AOBench is a popular visual compute benchmark that has been ported to dozens of programming models across dozens of platforms. Although not truly representative as a contemporary real time rendering approach, AOBench's per pixel computations, ray casting, and object intersection tests, are quite similar to the computations often performed in advanced pixel shaders of high performance real time rendering engines.

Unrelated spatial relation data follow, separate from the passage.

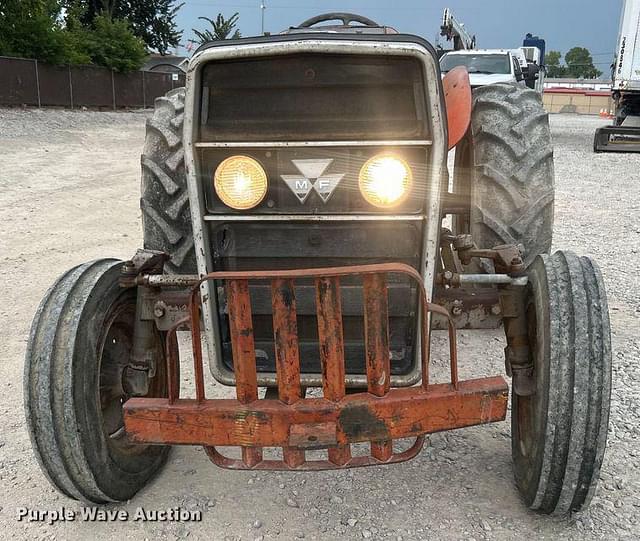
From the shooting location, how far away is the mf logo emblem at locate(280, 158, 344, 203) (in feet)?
7.79

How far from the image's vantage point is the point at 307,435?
216cm

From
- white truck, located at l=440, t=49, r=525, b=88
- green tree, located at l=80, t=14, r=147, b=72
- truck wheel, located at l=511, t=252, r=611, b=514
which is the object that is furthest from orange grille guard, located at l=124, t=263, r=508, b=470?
green tree, located at l=80, t=14, r=147, b=72

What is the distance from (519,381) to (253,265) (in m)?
1.13

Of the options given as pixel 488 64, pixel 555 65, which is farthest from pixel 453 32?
pixel 555 65

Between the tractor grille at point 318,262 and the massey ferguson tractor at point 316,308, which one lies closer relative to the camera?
the massey ferguson tractor at point 316,308

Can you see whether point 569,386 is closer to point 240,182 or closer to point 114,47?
point 240,182

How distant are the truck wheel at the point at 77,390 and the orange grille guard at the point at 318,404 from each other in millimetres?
271

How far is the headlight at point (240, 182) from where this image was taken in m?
2.37

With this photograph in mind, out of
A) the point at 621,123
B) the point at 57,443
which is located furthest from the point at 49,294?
the point at 621,123

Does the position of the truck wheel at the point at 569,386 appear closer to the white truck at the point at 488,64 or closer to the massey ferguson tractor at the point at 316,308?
the massey ferguson tractor at the point at 316,308

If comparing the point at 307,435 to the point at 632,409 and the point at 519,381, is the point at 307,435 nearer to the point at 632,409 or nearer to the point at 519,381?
→ the point at 519,381

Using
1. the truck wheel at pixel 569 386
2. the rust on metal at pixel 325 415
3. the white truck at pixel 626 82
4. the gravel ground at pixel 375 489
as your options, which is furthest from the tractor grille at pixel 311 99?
the white truck at pixel 626 82

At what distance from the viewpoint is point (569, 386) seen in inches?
90.4

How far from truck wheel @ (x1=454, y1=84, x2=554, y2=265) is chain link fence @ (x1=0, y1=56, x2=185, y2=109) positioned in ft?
65.4
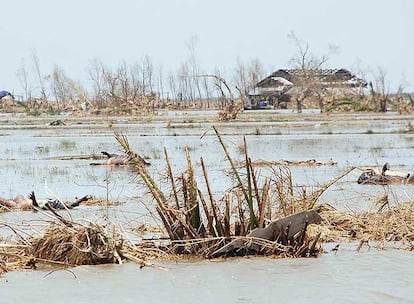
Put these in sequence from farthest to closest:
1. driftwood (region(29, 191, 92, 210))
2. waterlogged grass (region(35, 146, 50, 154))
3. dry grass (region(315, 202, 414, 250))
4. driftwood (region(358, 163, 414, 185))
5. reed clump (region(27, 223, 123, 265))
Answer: waterlogged grass (region(35, 146, 50, 154)) < driftwood (region(358, 163, 414, 185)) < driftwood (region(29, 191, 92, 210)) < dry grass (region(315, 202, 414, 250)) < reed clump (region(27, 223, 123, 265))

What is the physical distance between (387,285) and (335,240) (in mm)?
2620

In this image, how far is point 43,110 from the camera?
8444 cm

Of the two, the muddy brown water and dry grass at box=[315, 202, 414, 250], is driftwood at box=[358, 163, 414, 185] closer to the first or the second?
the muddy brown water

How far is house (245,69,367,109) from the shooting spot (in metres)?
83.3

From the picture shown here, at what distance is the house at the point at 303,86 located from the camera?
→ 273 feet

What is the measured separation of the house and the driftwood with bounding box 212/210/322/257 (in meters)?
71.2

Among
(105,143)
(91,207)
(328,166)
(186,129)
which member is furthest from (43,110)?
(91,207)

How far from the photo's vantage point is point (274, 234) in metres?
9.87

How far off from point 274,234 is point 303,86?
74.6 metres

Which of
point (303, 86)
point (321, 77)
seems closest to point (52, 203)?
point (303, 86)

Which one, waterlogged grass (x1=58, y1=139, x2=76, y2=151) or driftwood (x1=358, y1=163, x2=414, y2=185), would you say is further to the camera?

Computationally, AOBench can be described as a simple ray trace kernel applied to a fixed test scene of 3 spheres and 1 plane. For each primary ray that intersects an object, a simple ambient occlusion approximation is computed by random ray casting back into the scene.

#### **Binomial Lattice**

Option pricing is the problem of computing the expected present value of a financial instrument (most usually stocks, but also interest rates, foreign exchange rates, bonds, etc). This is based on a forecast of cashflows over a specific time horizon. The expected présent value is used to determine the fair premium of an option on that instrument. The binomial (tree or lattice) option pricing model is a confluent discretization of a Brownian motion process. Note that for a large number of steps the binomial distribution approximates a Gaussian distribution. The discretization takes the form of a recombinant tree, where each level of the tree represents the set of values the underlying can take at specific points in time in the lifetime of the option. The dataflow of this algorithm is shown in the figure to the left, and pseudocode is given in the next section. Values at the base of the lattice are computed first, and then propagated up the lattice. The expected present value is computed in the topmost node. Although this algorithm uses the (simplistic) Brownian motion assumption, and even then approximates it with a binomial distribution, the binomial lattice option pricing model provides a relatively close approximation to the expected present value for a variety of derivatives and underlying assets, for example early-exercise, path-dependent and log-normally distributed underlying derivatives. It also serves as the basis of more elaborate option pricing algorithms, such as the trinomial tree. In addition, this algorithm is an example of a 2D recurrence which also appears in many other algorithms, such as infinite impulse response filters and matrix factorization.

### Measurement System Configuration

| Operating System       | Windows Server 2008 R2 Enterprise – Service Pack 1                                                             |
|------------------------|----------------------------------------------------------------------------------------------------------------|
| Processor              | Intel® Xeon® CPU X7560 @ 2.27Ghz (4 processors)                                                                |
| Installed Memory (RAM) | 64.0 GB                                                                                                        |
| System Type            | 64-bit Operating System                                                                                        |
| Computer name          | Fxe32win02.amr.corp.intel.com                                                                                  |
| Intel Compiler         | Intel(R) C++ Intel(R) 64 Compiler XE for applications running on Intel(R) 64, Version 12.10.233 Build 20110811 |
| Microsoft Compiler     | Microsoft Visual Studio 2010, Version 10.0.31118.1.SP1Rel                                                      |